===== Items =====

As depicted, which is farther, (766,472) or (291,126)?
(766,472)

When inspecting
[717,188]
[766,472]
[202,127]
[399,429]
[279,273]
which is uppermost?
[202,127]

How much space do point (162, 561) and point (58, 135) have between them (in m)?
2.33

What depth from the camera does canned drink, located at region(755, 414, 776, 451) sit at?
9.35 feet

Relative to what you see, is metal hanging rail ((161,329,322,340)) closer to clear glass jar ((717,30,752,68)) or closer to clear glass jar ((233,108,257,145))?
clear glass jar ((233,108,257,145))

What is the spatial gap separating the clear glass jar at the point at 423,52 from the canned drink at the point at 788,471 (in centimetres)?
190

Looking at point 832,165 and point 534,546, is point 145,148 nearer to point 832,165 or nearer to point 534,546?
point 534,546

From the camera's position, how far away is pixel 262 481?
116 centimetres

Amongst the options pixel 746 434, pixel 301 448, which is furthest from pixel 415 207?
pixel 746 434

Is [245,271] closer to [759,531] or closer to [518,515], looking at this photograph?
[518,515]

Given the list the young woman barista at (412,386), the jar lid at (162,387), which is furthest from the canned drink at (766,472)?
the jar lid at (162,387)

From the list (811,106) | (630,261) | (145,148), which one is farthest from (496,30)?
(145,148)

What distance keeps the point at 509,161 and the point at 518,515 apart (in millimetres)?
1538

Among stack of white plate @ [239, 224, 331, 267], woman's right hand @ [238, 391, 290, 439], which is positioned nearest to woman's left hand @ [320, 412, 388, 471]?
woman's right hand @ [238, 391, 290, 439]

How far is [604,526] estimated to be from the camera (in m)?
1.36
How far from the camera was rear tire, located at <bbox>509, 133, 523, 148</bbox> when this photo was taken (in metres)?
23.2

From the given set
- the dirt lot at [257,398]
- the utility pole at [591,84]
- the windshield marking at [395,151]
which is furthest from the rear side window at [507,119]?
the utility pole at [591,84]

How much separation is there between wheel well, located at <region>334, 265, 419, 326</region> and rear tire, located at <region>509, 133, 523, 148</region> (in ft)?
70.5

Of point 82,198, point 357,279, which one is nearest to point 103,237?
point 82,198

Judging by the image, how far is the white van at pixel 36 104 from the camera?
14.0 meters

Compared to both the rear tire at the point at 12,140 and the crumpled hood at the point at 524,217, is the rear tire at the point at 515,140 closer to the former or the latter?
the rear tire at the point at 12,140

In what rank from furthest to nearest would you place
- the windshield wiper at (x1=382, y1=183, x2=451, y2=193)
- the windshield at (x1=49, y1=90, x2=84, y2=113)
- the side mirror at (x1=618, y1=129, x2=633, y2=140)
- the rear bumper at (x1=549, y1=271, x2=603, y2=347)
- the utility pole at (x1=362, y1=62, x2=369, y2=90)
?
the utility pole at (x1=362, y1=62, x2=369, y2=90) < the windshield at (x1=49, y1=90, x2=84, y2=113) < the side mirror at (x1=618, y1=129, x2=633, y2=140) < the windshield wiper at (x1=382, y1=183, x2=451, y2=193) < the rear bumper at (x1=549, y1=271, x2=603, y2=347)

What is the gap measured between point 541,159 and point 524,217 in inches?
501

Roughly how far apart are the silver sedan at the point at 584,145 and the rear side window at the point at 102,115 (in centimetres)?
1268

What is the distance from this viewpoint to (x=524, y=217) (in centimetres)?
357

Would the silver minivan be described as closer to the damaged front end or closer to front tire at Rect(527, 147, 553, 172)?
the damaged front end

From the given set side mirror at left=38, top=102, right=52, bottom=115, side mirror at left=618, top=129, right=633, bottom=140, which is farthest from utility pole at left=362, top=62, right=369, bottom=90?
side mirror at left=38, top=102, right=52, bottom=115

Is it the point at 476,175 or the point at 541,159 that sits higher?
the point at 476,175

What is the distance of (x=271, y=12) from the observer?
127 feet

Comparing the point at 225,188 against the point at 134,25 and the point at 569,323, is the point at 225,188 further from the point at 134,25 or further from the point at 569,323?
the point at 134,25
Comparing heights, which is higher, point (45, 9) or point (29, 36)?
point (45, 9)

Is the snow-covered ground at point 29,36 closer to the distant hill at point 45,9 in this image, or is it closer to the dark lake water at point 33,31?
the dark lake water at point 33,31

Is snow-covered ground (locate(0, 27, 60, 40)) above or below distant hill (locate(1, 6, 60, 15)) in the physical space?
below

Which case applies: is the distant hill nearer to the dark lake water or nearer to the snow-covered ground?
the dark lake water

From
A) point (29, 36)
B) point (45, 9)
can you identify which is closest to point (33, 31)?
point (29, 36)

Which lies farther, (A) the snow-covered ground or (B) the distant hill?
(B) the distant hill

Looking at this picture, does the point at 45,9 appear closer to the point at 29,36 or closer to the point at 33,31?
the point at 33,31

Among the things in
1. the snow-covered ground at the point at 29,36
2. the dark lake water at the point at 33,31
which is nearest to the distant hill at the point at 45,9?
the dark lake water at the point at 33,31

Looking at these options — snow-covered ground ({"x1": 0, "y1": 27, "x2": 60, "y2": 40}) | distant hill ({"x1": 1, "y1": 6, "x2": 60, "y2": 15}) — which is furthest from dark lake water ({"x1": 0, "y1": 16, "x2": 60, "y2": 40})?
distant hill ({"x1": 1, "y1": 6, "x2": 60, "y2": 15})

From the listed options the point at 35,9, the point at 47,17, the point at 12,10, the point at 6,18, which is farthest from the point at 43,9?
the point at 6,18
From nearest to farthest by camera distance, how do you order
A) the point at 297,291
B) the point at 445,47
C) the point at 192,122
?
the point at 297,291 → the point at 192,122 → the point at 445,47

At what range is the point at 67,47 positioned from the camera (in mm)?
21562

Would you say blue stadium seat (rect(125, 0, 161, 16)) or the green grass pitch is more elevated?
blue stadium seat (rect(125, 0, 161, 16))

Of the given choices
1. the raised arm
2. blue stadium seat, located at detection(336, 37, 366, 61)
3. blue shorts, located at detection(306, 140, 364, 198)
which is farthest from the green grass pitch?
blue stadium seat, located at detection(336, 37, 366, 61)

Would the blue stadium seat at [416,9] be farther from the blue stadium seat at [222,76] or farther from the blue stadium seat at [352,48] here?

=====

### Problem details
Copy all the records above, swapping "canned drink" for "soda can" everywhere it appears and leaving everything else the same.

### Final result
As depicted, which is farther, (766,472) or (291,126)?
(766,472)

When inspecting
[717,188]
[766,472]
[202,127]
[399,429]
[279,273]
which is uppermost?
[202,127]

How much space do point (162, 561) and point (58, 135) have between them (in m)?
2.33

What depth from the camera does soda can, located at region(755, 414, 776, 451) sit at?
9.35 feet

Relative to what you see, is metal hanging rail ((161,329,322,340)) closer to clear glass jar ((717,30,752,68)) or closer to clear glass jar ((233,108,257,145))?
clear glass jar ((233,108,257,145))

What is the spatial gap separating the clear glass jar at the point at 423,52 from the soda can at the point at 788,471 (in centimetres)?
190

Looking at point 832,165 and point 534,546, is point 145,148 nearer to point 832,165 or nearer to point 534,546?
point 534,546

From the camera's position, how far away is pixel 262 481?
116 centimetres

Amongst the options pixel 746 434, pixel 301 448, which is furthest from pixel 415 207?
pixel 746 434

Is [245,271] closer to [759,531] or closer to [518,515], looking at this photograph?
[518,515]

Given the list the young woman barista at (412,386), the jar lid at (162,387), which is furthest from the soda can at (766,472)?
the jar lid at (162,387)

From the list (811,106) | (630,261) | (145,148), which one is farthest from (496,30)?
(145,148)

What distance keeps the point at 509,161 and the point at 518,515 apart (in millimetres)?
1538

Among stack of white plate @ [239, 224, 331, 267], woman's right hand @ [238, 391, 290, 439], which is positioned nearest to woman's left hand @ [320, 412, 388, 471]?
woman's right hand @ [238, 391, 290, 439]

How far is [604,526] estimated to be from the camera (in m)?
1.36
How far from the camera was rear tire, located at <bbox>509, 133, 523, 148</bbox> when this photo was taken (in metres)?
23.2

From the given set
- the dirt lot at [257,398]
- the utility pole at [591,84]
- the windshield marking at [395,151]
which is furthest from the rear side window at [507,119]?
the utility pole at [591,84]

How much separation is there between wheel well, located at <region>334, 265, 419, 326</region> and rear tire, located at <region>509, 133, 523, 148</region> (in ft)?
70.5

Of point 82,198, point 357,279, which one is nearest to point 103,237?
point 82,198

Judging by the image, how far is the white van at pixel 36 104 from the camera?
14.0 meters

Compared to both the rear tire at the point at 12,140 and the crumpled hood at the point at 524,217, is the rear tire at the point at 515,140 closer to the former or the latter?
the rear tire at the point at 12,140

In what rank from furthest to nearest would you place
- the windshield wiper at (x1=382, y1=183, x2=451, y2=193)
- the windshield at (x1=49, y1=90, x2=84, y2=113)
- the side mirror at (x1=618, y1=129, x2=633, y2=140)
- the rear bumper at (x1=549, y1=271, x2=603, y2=347)
- the utility pole at (x1=362, y1=62, x2=369, y2=90)
?
the utility pole at (x1=362, y1=62, x2=369, y2=90) < the windshield at (x1=49, y1=90, x2=84, y2=113) < the side mirror at (x1=618, y1=129, x2=633, y2=140) < the windshield wiper at (x1=382, y1=183, x2=451, y2=193) < the rear bumper at (x1=549, y1=271, x2=603, y2=347)

What is the gap measured between point 541,159 and point 524,217 in inches?
501

Roughly how far apart are the silver sedan at the point at 584,145 and the rear side window at the point at 102,115 (in centimetres)?
1268

What is the distance from this viewpoint to (x=524, y=217) (in centimetres)?
357

Would the silver minivan be described as closer to the damaged front end or closer to front tire at Rect(527, 147, 553, 172)?
the damaged front end

From the given set side mirror at left=38, top=102, right=52, bottom=115, side mirror at left=618, top=129, right=633, bottom=140, which is farthest from utility pole at left=362, top=62, right=369, bottom=90?
side mirror at left=38, top=102, right=52, bottom=115

Is it the point at 476,175 or the point at 541,159 that sits higher?
the point at 476,175

What is the distance of (x=271, y=12) from the observer?
127 feet

Comparing the point at 225,188 against the point at 134,25 and the point at 569,323, is the point at 225,188 further from the point at 134,25 or further from the point at 569,323?
the point at 134,25
Comparing heights, which is higher, point (45, 9) or point (29, 36)?
point (45, 9)

Is the snow-covered ground at point 29,36 closer to the distant hill at point 45,9 in this image, or is it closer to the dark lake water at point 33,31?
the dark lake water at point 33,31

Is snow-covered ground (locate(0, 27, 60, 40)) above or below distant hill (locate(1, 6, 60, 15)) in the physical space?
below

Which case applies: is the distant hill nearer to the dark lake water or nearer to the snow-covered ground?
the dark lake water

From
A) point (29, 36)
B) point (45, 9)
can you identify which is closest to point (33, 31)?
point (29, 36)

Which lies farther, (A) the snow-covered ground or (B) the distant hill?
(B) the distant hill

Looking at this picture, does the point at 45,9 appear closer to the point at 29,36 or closer to the point at 33,31?
the point at 33,31

Among the things in
1. the snow-covered ground at the point at 29,36
2. the dark lake water at the point at 33,31
which is nearest to the distant hill at the point at 45,9?
the dark lake water at the point at 33,31

Looking at these options — snow-covered ground ({"x1": 0, "y1": 27, "x2": 60, "y2": 40}) | distant hill ({"x1": 1, "y1": 6, "x2": 60, "y2": 15}) — which is furthest from dark lake water ({"x1": 0, "y1": 16, "x2": 60, "y2": 40})?
distant hill ({"x1": 1, "y1": 6, "x2": 60, "y2": 15})

From the listed options the point at 35,9, the point at 47,17, the point at 12,10, the point at 6,18, which is farthest from the point at 43,9?
the point at 6,18
From nearest to farthest by camera distance, how do you order
A) the point at 297,291
B) the point at 445,47
C) the point at 192,122
?
the point at 297,291 → the point at 192,122 → the point at 445,47

At what range is the point at 67,47 positioned from the camera (in mm)?
21562

Would you say blue stadium seat (rect(125, 0, 161, 16)) or the green grass pitch is more elevated?
blue stadium seat (rect(125, 0, 161, 16))

Of the given choices
1. the raised arm
2. blue stadium seat, located at detection(336, 37, 366, 61)
3. blue shorts, located at detection(306, 140, 364, 198)
which is farthest from the green grass pitch?
blue stadium seat, located at detection(336, 37, 366, 61)

Would the blue stadium seat at [416,9] be farther from the blue stadium seat at [222,76] or farther from the blue stadium seat at [352,48] here?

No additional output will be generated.